QUOTED TEXT:
****************

Since rlang 0.4.0 (which contains much of the machinery behind the tidyverse's use of non-standard evaluation), we have been able to achieve these two operations in a single step, using the curly-curly syntax filter({{gene}} == 1)
Note also that your function stores to the variable t, but doesn't return anything, so a working version of your function would be:
library(dplyr)
test <- function(gene) {
df %>% filter({{gene}} == 1) %>% select(sample)
}
We can see that this does the trick:
test(genea)
#> sample
#> 1 1
#> 2 2
#> 3 3
#> 5 5
A further point to note would be that it is not great practice to use the name of variables inside your function that are presumed to exist in the calling scope. Rather than your function referring to df, you should probably have your function explicitly take a data argument, and rather than assuming your data has a column called sample, you should pass the column you wish to select.
Your function might then look like this:
test <- function(data, gene, col) {
data %>% filter({{gene}} == 1) %>% select({{col}})
}
And be called like this
test(df, genea, sample)
This gives the same result, but is a more useful function which can be used whatever the names of your data frame and sample column are.
Created on 2022-11-10 with reprex v2.0.2
Data in reproducible format
df <- structure(list(sample = 1:6, genea = c(1L, 1L, 1L, 0L, 1L, 0L
), geneb = c(1L, 1L, 0L, 0L, 0L, 0L), genec = c(1L, 1L, 0L, 0L,
1L, 0L), gened = c(0L, 0L, 1L, 0L, 1L, 0L), genee = c(0L, 0L,
1L, 0L, 1L, 0L), genef = c(0L, 0L, 1L, 0L, 1L, 0L)),
class = "data.frame", row.names = c("1", "2", "3", "4", "5", "6"))

****************

EXERCISE TASKS:
a: According to the dplyr excerpt, since which version of rlang has the curly-curly syntax been available?
b: Reproduce the lines of the listing exactly, starting with the line containing "the sandals | bbox" and going on through the end of the listing.

****************

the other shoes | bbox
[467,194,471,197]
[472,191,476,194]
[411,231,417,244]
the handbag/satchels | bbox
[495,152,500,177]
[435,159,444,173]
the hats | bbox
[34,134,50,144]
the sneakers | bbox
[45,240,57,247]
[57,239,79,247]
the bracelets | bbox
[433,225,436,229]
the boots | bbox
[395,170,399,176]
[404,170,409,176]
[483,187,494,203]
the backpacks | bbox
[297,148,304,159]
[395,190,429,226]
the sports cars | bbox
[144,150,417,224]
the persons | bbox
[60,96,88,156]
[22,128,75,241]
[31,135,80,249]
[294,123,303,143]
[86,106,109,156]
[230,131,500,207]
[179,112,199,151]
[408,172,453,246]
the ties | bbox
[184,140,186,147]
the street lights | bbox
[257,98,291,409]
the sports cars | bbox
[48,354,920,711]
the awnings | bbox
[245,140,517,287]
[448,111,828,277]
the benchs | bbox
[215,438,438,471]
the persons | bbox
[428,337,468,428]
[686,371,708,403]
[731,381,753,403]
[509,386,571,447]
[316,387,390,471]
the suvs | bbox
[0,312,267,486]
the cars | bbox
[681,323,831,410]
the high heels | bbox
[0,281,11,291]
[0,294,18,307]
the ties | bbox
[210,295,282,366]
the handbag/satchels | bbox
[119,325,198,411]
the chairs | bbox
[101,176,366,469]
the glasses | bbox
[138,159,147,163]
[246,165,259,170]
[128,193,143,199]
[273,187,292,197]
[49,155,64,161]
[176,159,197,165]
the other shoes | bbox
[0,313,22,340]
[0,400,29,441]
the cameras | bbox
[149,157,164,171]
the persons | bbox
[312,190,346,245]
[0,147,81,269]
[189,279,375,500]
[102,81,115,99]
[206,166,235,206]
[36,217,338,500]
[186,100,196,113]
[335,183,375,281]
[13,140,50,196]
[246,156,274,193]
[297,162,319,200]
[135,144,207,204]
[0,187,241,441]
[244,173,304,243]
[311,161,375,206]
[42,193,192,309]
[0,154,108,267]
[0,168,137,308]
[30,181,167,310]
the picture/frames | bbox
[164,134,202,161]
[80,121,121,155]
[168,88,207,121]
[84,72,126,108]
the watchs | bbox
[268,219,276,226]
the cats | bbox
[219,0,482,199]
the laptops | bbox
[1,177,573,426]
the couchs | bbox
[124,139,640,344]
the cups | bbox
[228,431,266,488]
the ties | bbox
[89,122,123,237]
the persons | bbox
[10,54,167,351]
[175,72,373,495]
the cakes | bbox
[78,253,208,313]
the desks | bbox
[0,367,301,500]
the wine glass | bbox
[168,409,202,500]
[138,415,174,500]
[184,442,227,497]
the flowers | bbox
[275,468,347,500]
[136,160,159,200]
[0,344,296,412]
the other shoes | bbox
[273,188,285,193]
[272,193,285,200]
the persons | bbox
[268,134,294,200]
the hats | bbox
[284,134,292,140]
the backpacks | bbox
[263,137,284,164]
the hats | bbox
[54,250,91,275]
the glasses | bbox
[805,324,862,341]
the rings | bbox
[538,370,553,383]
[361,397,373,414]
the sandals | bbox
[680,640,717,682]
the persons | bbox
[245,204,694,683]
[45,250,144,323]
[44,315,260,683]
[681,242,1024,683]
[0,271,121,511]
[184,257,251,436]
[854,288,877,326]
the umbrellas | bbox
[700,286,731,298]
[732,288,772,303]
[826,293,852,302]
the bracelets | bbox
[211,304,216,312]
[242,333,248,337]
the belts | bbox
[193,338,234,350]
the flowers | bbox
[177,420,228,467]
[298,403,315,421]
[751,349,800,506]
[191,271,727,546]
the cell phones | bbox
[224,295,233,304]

****************

PER-TASK OUTPUTS:
a: rlang 0.4.0

b:
the sandals | bbox
[680,640,717,682]
the persons | bbox
[245,204,694,683]
[45,250,144,323]
[44,315,260,683]
[681,242,1024,683]
[0,271,121,511]
[184,257,251,436]
[854,288,877,326]
the umbrellas | bbox
[700,286,731,298]
[732,288,772,303]
[826,293,852,302]
the bracelets | bbox
[211,304,216,312]
[242,333,248,337]
the belts | bbox
[193,338,234,350]
the flowers | bbox
[177,420,228,467]
[298,403,315,421]
[751,349,800,506]
[191,271,727,546]
the cell phones | bbox
[224,295,233,304]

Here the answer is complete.